**Given records:**
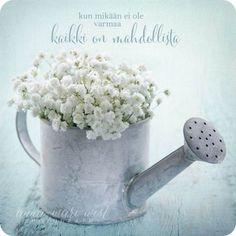 Old vintage metal watering can filled with white baby's breath gypsophila flowers on light blue shabby chic background - stock photo Prayer For Today, Prayer Request, Small Garden Wedding, Garden Weddings, Finnish Words, Shabby Chic Background, Pots, Blue Shabby Chic, Metal Watering Can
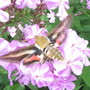 8969 Hummingbird Moth in Phlox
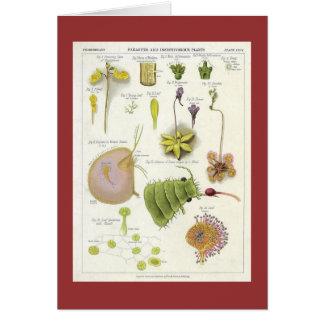 Parasitic & Carnivorous Plants Card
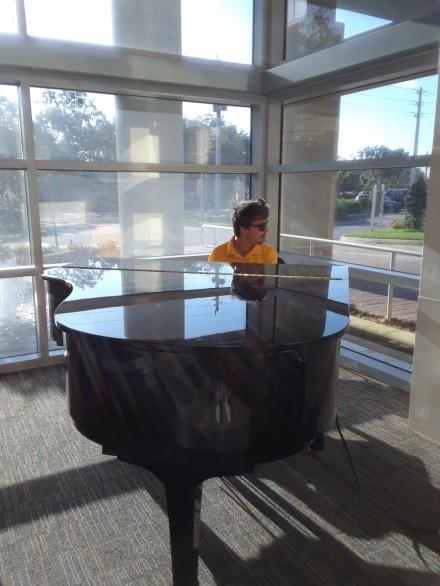 piano play-valet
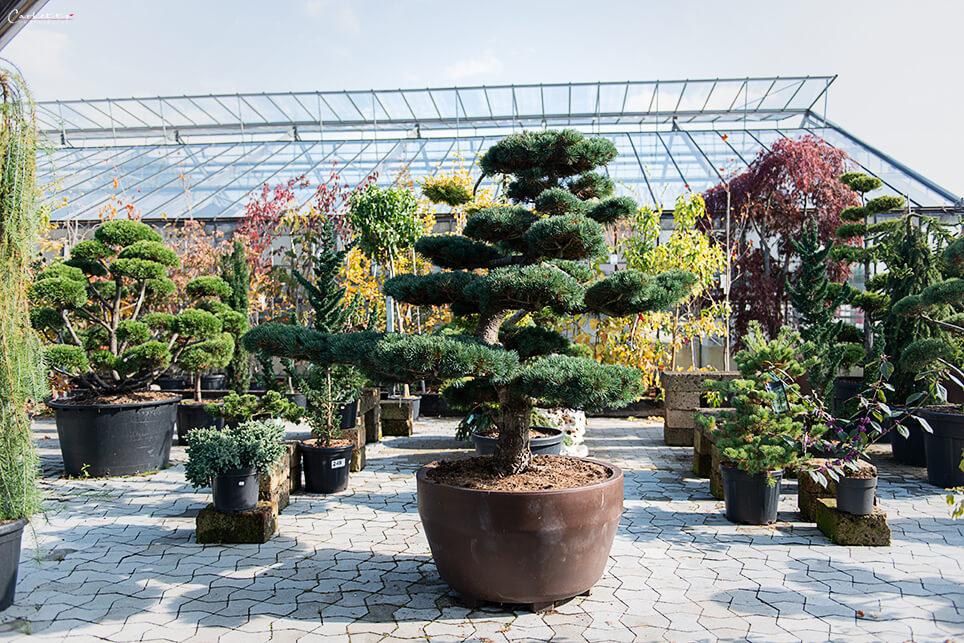 Pflanzen für Terrassengarten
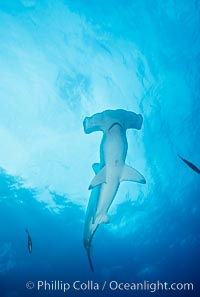 Scalloped hammerhead shark. Galapagos Islands, Ecuador, Sphyrna lewini, natural history stock photograph, photo id 01535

**Assignment:** From the line containing "8969 Hummingbird Moth in Phlox" through the final line of the listing above, reproduce every line exactly, with no pictures.

**Response to this task:**
 8969 Hummingbird Moth in Phlox
 Parasitic & Carnivorous Plants Card
 piano play-valet
 Pflanzen für Terrassengarten
 Scalloped hammerhead shark. Galapagos Islands, Ecuador, Sphyrna lewini, natural history stock photograph, photo id 01535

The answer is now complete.